The short answer, therefore, is that winning on Sunday does not make Ronaldo better than Messi.
True, there are some superficial similarities that make such attempt at comparison seem a little more than mere artificial construct. Both have led their countries and are the record goal-scorers for their national teams; Messi has 55 in 113 matches and Ronaldo 61 from 133. They may have made contrasting statements about the importance of winning for their countries but care deeply about the national team shirt.
There’s more. Their style of football’s different but both shifted from being wide midfielders to more central attacking roles. They represent clubs which regularly win the domestic league and the European Champions League, rated tougher than World Cups by Alex Ferguson and Jose Mourinho. And both have been churlish enough to ignore the other as voters in the annual poll that chooses the world’s best footballer. Because every Ballon d’Or vote matters.
Messi lead that score 5-3. But numbers don’t always tell the tale because if we go just by them in 2016, Messi has more goals (34-32) and over double the number of assists (23-11). And Messi has played four finals of major tournaments for Argentina while Ronaldo has two. In seven World Cup games in 2014, Messi was adjudged Man of the Match four times and won the Golden Ball.
A half-fit Ronaldo’s World Cup lasted three games. In the Copa Centenario, Messi scored a 19-minute hattrick and netted a wonder goal in the semi-final. Ronaldo’s Euro 2016 came alive in Portugal’s third group league game, against Hungary. He scored a superb goal in the semi-final but lasted 25 injury-riddled minutes in the final. The biggest takeaway from Sunday perhaps was how admirably resilient Portugal were after their talisman was forced to leave.
So, should all that count for nothing because Messi hasn’t won a major tournament with Argentina --- the Olympic gold and under-20 world championships don’t count --- and Ronaldo lifted the Euro?
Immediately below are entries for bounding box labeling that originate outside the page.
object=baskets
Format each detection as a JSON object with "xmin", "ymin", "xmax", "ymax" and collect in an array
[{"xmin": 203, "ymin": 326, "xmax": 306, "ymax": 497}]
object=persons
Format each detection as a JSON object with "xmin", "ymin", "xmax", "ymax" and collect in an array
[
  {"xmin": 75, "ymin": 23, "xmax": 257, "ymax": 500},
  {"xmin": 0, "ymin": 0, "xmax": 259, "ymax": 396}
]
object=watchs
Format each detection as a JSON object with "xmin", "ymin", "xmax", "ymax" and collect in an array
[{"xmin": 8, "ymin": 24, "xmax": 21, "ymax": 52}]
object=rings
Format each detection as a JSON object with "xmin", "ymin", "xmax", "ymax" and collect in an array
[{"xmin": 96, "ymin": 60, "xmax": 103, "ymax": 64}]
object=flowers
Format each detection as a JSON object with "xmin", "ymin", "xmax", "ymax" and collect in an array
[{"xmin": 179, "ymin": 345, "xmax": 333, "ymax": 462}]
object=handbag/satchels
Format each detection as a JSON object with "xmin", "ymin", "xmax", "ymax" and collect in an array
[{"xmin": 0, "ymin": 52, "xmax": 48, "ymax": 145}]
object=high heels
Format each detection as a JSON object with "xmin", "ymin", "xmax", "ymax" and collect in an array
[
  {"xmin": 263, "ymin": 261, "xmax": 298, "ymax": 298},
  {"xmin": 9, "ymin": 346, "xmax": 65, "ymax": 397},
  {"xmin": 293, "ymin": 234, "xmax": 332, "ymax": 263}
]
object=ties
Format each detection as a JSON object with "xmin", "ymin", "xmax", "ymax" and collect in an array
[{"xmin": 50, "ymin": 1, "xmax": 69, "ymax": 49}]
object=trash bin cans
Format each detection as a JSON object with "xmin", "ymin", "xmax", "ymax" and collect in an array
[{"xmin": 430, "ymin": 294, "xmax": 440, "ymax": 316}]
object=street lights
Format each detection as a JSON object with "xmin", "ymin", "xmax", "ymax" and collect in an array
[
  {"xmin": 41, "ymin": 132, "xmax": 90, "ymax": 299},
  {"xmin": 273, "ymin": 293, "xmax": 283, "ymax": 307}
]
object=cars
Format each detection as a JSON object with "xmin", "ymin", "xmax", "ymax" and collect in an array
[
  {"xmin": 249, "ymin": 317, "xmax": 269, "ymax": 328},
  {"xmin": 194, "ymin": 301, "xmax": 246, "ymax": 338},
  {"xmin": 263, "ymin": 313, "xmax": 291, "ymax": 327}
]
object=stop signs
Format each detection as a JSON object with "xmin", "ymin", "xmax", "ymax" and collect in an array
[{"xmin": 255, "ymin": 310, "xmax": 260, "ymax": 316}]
By that yardstick, would Kleberson and Vampeta be better footballers than Zico because they won a World Cup? Or Johan Cruyff a lesser star than Wolfgang Overarth?
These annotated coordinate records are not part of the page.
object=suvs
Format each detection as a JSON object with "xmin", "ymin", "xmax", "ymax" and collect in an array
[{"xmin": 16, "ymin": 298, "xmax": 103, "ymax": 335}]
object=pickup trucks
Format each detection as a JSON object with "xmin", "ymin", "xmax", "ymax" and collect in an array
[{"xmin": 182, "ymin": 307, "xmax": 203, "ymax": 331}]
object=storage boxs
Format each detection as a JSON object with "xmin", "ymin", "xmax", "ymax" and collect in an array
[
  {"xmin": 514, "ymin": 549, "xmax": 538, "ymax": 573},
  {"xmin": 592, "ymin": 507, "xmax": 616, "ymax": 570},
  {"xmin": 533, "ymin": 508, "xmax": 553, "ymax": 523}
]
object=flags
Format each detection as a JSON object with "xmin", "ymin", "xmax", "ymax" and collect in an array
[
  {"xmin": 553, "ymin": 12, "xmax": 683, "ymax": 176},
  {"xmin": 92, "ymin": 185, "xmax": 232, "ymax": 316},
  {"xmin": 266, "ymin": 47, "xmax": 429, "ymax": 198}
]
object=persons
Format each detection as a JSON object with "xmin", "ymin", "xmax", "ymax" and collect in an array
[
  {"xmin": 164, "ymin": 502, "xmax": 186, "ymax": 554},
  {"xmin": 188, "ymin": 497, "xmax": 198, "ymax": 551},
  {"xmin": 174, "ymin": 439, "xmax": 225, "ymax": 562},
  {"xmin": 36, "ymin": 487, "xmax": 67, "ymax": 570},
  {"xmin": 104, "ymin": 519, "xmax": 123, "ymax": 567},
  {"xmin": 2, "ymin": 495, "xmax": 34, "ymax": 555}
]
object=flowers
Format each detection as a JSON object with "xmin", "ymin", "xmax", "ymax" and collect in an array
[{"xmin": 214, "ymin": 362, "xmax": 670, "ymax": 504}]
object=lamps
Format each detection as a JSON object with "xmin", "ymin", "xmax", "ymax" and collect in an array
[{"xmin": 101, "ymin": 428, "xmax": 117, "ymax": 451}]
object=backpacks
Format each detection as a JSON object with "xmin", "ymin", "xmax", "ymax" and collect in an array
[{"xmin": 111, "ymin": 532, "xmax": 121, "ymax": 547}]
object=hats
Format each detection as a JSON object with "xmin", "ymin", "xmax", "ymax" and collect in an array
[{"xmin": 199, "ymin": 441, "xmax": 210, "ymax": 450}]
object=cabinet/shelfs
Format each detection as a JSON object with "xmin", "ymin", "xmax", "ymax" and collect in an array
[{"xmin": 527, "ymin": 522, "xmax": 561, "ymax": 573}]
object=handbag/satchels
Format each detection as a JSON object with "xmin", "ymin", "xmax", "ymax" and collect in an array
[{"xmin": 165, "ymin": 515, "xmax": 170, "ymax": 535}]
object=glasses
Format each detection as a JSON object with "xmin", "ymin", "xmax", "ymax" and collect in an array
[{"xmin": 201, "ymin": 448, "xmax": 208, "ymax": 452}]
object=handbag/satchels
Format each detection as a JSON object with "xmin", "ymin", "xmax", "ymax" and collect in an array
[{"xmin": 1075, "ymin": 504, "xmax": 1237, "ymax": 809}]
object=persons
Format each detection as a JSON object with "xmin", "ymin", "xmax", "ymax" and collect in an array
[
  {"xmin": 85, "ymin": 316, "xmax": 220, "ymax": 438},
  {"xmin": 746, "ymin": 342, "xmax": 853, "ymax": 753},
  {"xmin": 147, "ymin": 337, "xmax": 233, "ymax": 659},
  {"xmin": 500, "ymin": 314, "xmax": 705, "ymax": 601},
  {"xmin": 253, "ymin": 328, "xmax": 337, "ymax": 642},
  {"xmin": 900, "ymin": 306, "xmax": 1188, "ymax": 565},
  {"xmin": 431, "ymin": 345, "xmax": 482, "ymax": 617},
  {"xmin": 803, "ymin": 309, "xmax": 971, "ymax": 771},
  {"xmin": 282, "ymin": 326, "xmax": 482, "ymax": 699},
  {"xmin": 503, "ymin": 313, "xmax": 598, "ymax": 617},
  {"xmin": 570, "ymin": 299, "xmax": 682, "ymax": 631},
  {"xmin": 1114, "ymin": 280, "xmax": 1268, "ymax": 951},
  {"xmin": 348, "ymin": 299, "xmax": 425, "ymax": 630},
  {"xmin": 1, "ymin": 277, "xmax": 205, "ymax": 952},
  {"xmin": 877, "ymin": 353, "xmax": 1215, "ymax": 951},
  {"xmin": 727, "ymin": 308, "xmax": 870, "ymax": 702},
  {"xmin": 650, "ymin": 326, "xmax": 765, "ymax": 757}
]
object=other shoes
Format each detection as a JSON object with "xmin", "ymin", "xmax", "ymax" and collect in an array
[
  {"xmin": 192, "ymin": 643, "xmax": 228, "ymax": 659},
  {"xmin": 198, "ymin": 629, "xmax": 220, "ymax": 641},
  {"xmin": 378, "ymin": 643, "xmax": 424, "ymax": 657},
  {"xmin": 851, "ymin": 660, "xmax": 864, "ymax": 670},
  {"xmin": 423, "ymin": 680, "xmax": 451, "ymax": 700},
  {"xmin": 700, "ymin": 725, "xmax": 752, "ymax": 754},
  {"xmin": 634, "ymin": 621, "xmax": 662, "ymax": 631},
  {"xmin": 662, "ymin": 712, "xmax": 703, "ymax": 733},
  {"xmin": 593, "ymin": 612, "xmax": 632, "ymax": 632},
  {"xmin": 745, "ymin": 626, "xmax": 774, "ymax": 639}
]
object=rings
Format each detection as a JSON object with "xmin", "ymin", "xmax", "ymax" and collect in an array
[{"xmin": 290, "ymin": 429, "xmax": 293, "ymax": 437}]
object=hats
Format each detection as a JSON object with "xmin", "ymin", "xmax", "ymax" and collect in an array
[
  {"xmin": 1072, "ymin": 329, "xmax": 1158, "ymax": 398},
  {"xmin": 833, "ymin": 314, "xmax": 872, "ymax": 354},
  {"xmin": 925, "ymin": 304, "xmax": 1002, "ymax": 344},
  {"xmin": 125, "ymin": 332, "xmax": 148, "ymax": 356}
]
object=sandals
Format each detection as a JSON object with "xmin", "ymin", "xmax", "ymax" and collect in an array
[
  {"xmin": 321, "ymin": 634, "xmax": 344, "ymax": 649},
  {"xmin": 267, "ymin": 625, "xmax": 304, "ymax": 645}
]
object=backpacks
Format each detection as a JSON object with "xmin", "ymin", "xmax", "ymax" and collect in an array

The one thing that stood out in Euro 2016 is how Ronaldo coaxed his teammates to give of their best. He asked Joao Moutinho to take the penalty against Poland and was a self-appointed deputy to coach Fernando Santos when Portugal started believing in a miracle at Saint-Denis. In public space, Messi is less flamboyant of the two and that extends to how they approach captaincy as well. But surely that can’t decide who the better footballer is.
“Beauty comes first. Victory is secondary. What matters is joy,” Socrates, the late Brazilian midfield maestro, said in his book ‘Football Philosophy.’ For all those to whom such things matter let the supremacy debate continue. For the rest, what matters is the joy Messi and Ronaldo provide.